The restaurant was filled with locals. Chatting, picking at their food with chopsticks and slurping hot coffee around plastic tables. Although it was still early in the day, the air was heavy from the heath. We made our way to the back of the restaurant where most of the action seemed to be happening. People where running from table to table, serving customers drinks and food while talking rapidly to each other and yelling orders. Although chaotic it was efficient and we were helped straight away. On the bench were big tins with spreads and piles of toast and there was a big pot filled with hot water and eggs. It was easy to see this place specialised in Kaya Toast. We had already tried this coconut jam with margarine but the waitress beckoned us to try it with peanut butter.

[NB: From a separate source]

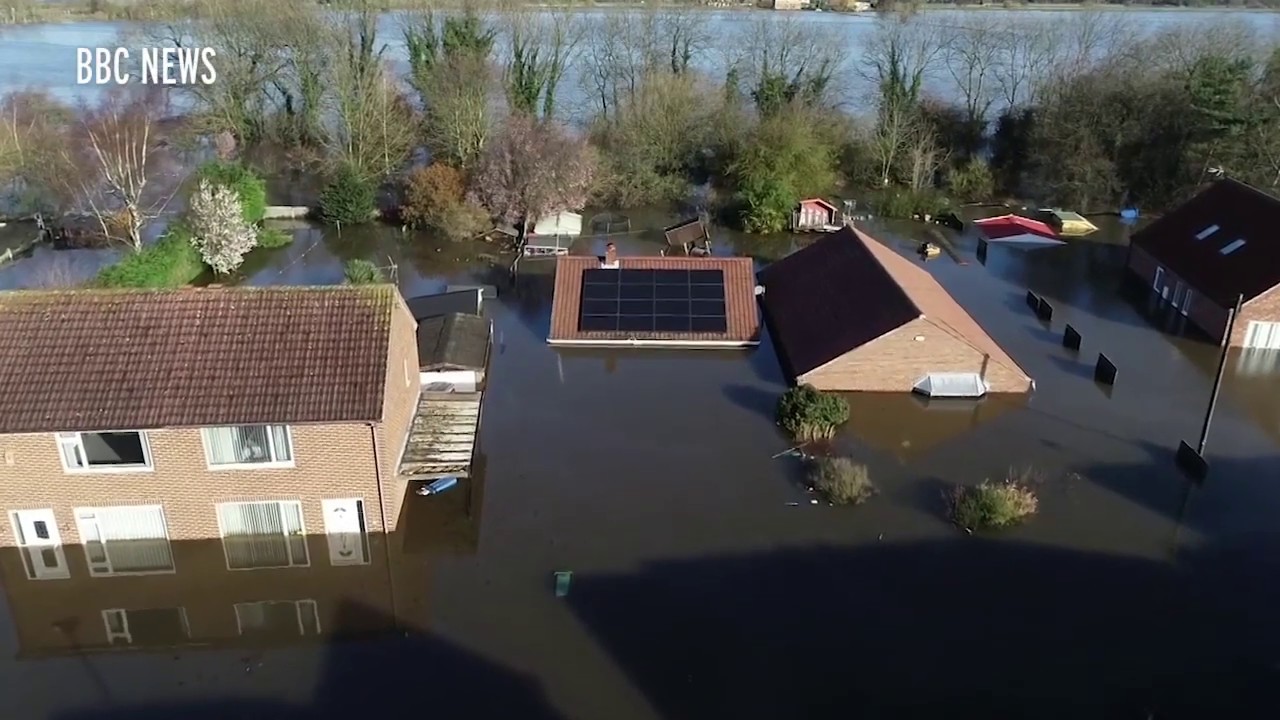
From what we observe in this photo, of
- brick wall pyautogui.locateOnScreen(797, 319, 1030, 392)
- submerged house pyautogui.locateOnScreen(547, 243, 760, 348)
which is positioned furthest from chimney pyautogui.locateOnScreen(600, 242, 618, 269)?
brick wall pyautogui.locateOnScreen(797, 319, 1030, 392)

A strong tea with sweetened condensed milk from a can was put in front of me, the cup bathing in the spilled drink on the saucer. Then white slices of toast with thick layers of kaya and peanut butter and also ones with kaya and margarine were put on the table. The waitress cracked two eggs into a bowl, two very runny, very soft eggs. The white still translucent in parts. I took a bite of the Kaya Toast. The salty peanut butter and sweet kaya spread melted in my mouth while I chewed. Soft and creamy and delicious and I understood straight away why this place was so busy and bustling. This kaya was a whole new level of kaya. Home made by the owners of the food stall. And even the eggs seemed wonderful to me, runny as they were served, with a squirt of soy sauce and a sprinkle of white pepper. We lapped it all up with the remainder of our toast and it was perfect, washed down with the strong tea and coffee we were drinking.

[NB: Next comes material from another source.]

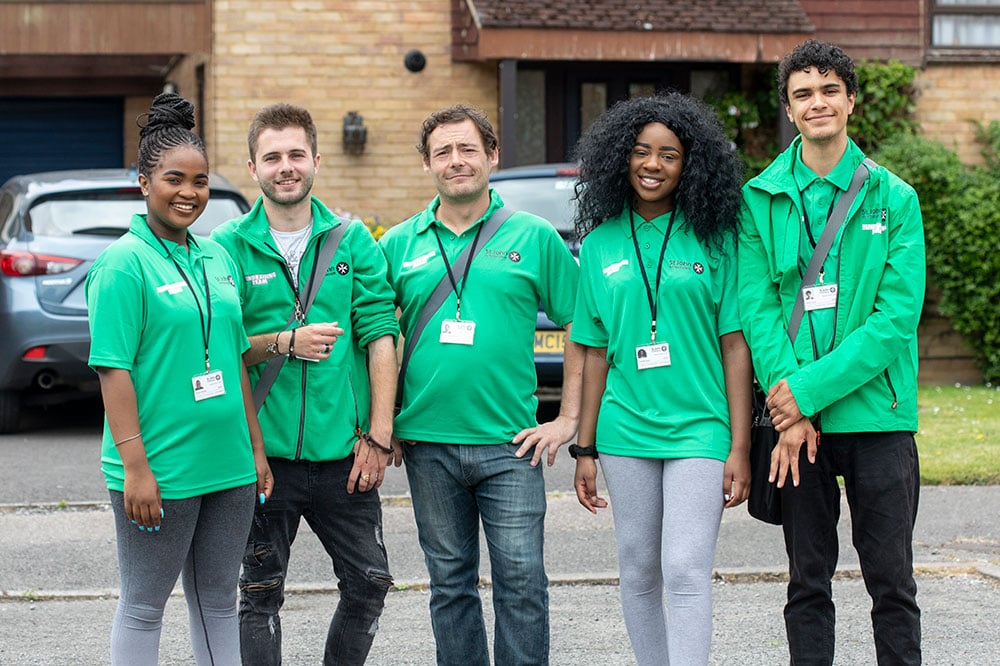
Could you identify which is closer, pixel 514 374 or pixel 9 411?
pixel 514 374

Because of the enthusiasm we ate our food with, the waitress brought us a typical “Nyonya cuisine” treat after. Sticky rice and pork meat cooked while folded neatly in leaves in a pyramid shape. She unwrapped it for us and watched as we tried bites of this specialty. And she was right again. The pork meat was soft and spiced in a way that made it slightly sweet and the sticky rice made a perfect chewy layer around the meat.
When we had finished it all we were almost disappointed to leave this place. The constant chatter around us in languages we do not understand, the warm blanket of heat, the smells of all these different foods, the friendly people. Everything was right at that moment in that place and we took one last look around before we walked out onto the busy road again.
The restaurant where we tried this amazing Kaya Toast is called Siang Chiang Kopitiam. It’s located in Melaka, Malaysia.